“啪!”
一记响亮的耳光甩在洪少秉脸上,将他扇得踉跄着倒飞出去,撞在身后的屏风上,屏风应声碎裂。
“闭嘴吧老匹夫!吵死了!”
任弘瞪着洪少秉,恶狠狠道:
“审问之前,就没一个不说自己是清官的!”
“可进了诏狱,一个个就都老实了!”
“你到底是不是清官,很快就知道了!”
“还有,这次抓你可不是因为你贪污受贿,而是你勾结魔教!”
“你。。。。。。你。。。。。。”
洪少秉又惊又怒,指着任弘浑身发抖:
“鹰犬!本官乃是朝廷四品大员,你岂敢如此放肆!本官怎会做出勾结魔教这等大逆不道之事!这是污蔑!本官要面圣!”

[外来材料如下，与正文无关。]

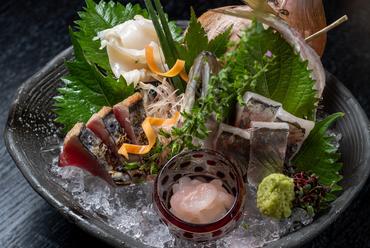四季折々の旬魚が美食家の舌を唸らせる『刺身』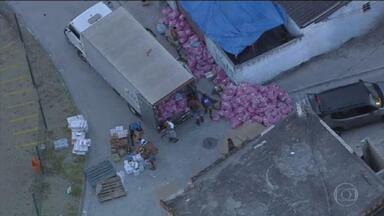 Globocop flagra criminosos com carga roubada, na zona norte do Rio - Polícia levou uma hora para retirar barricadas e chegar até a carga.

白言淡淡道:“是不是污蔑,等进了诏狱自然就清楚了。”
“欲加之罪,何患无辞?!!”
洪少秉双目圆睁,气的浑身发抖,却不知该怎么接话了。
俗话说得好,秀才遇到兵,有理说不清。
洪少秉一个文官,遇见如狼似虎的锦衣卫,居然还想用言语辩解,何其可笑。
白言大摇大摆的坐在洪少秉的位置上,玩味的看着他:
“究竟有没有勾结魔教,这等事一查便知。”
“洪大人既然自诩清白,一身正气,又有什么好怕的?”
“哼!本官是不信任你们这些锦衣卫,这些年被你们锦衣卫构陷的忠臣们难道还少吗!”
洪少秉咬牙说道:
“你们锦衣卫和王贼一样,都是奸臣!逆臣!恶贼!”
白言摇摇头,没去接话。
心中暗叹,看来锦衣卫这顶和王清泉勾结的帽子短时间内是摘不干净了。